__EXERCISE DATA__.

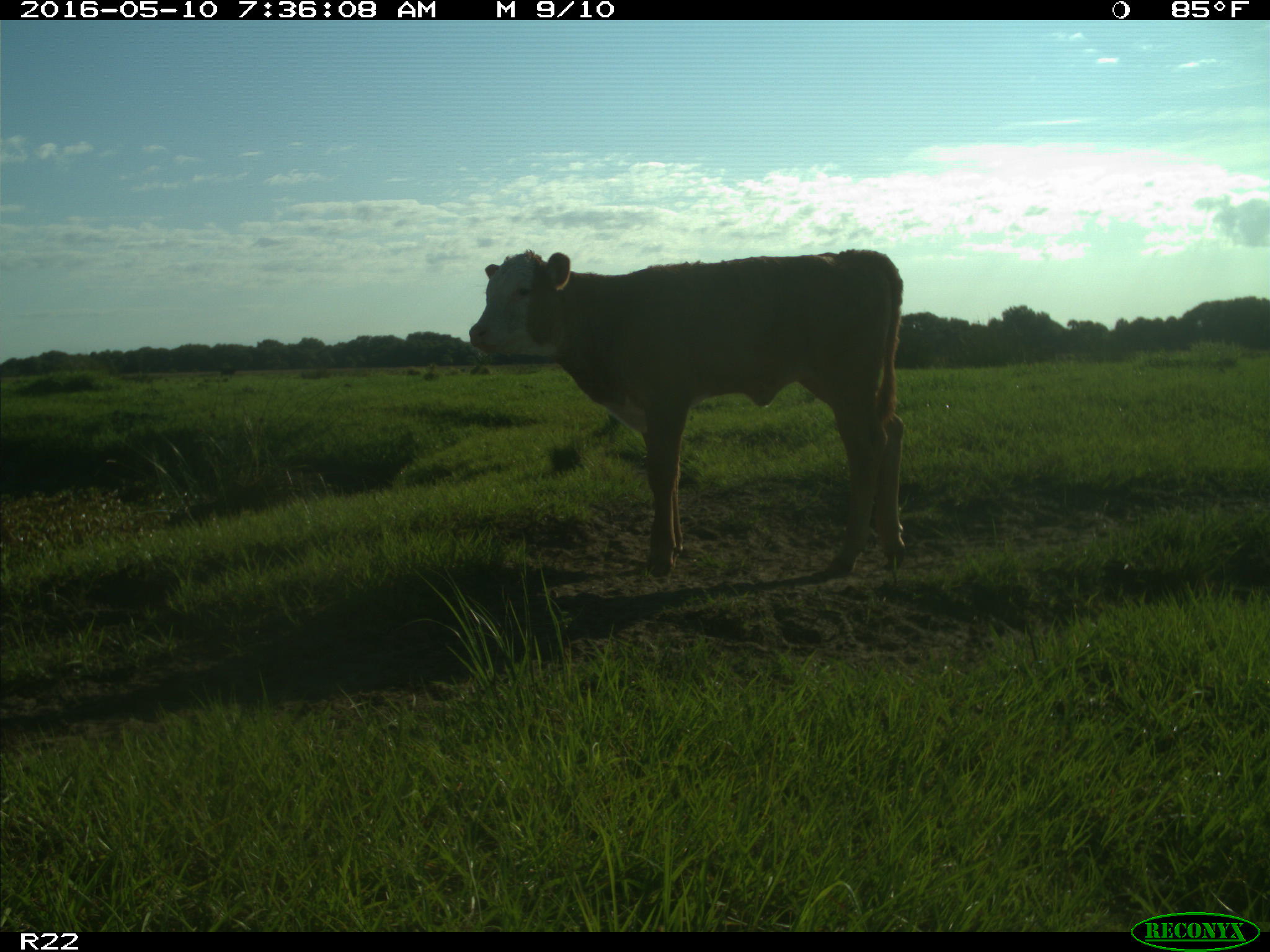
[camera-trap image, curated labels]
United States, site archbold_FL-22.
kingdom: Animalia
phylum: Chordata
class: Mammalia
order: Artiodactyla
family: Bovidae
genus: Bos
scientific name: Bos taurus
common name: domestic cow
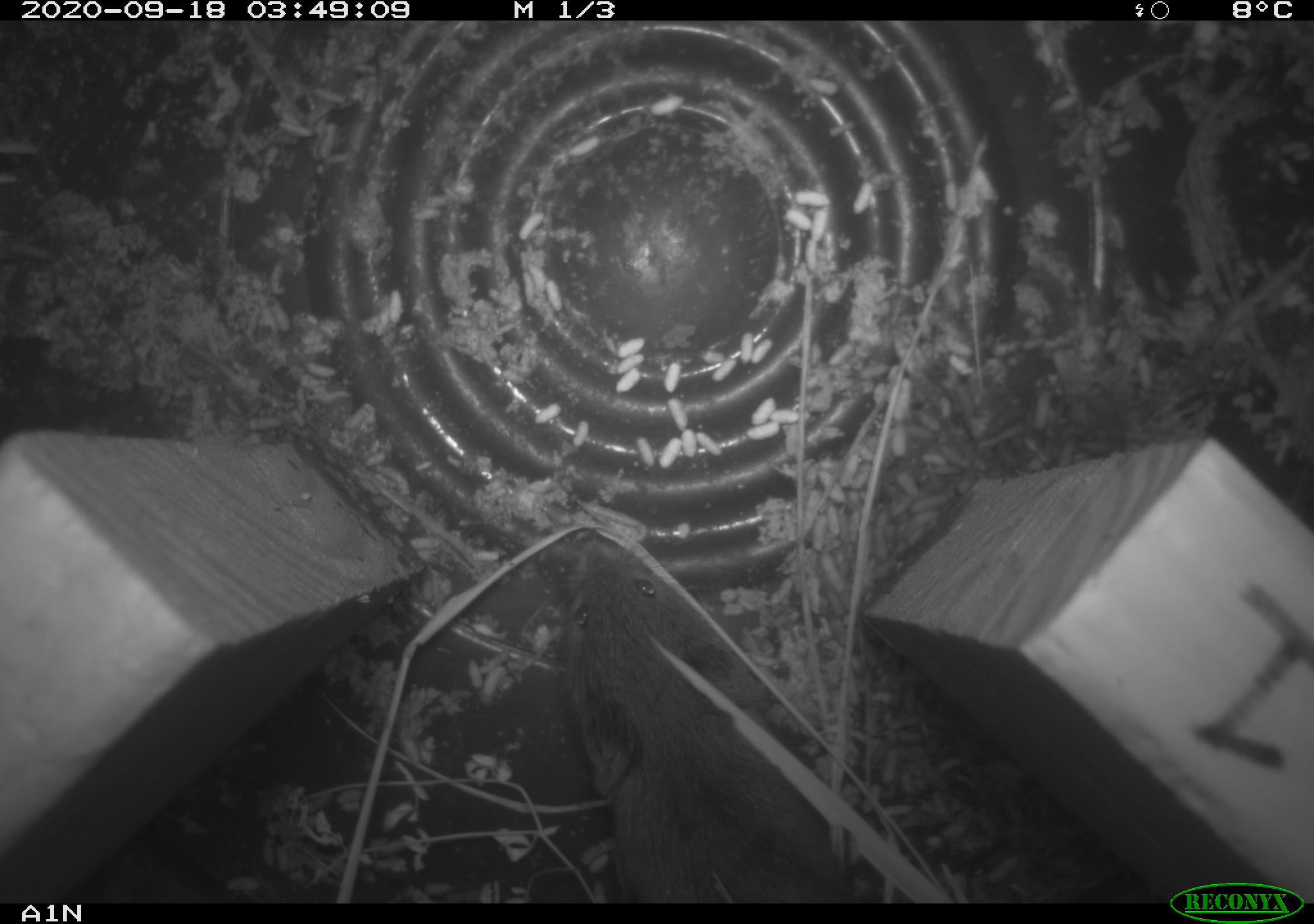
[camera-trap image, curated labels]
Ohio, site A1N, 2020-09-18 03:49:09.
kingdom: Animalia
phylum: Chordata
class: Mammalia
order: Rodentia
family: Cricetidae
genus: Microtus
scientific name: Microtus pennsylvanicus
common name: meadow vole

__WHAT TO PRODUCE__. Quote the material exactly. Pictures stay out.

__ANSWER SECTION__.
[camera-trap image, curated labels]
United States, site archbold_FL-22.
kingdom: Animalia
phylum: Chordata
class: Mammalia
order: Artiodactyla
family: Bovidae
genus: Bos
scientific name: Bos taurus
common name: domestic cow
[camera-trap image, curated labels]
Ohio, site A1N, 2020-09-18 03:49:09.
kingdom: Animalia
phylum: Chordata
class: Mammalia
order: Rodentia
family: Cricetidae
genus: Microtus
scientific name: Microtus pennsylvanicus
common name: meadow vole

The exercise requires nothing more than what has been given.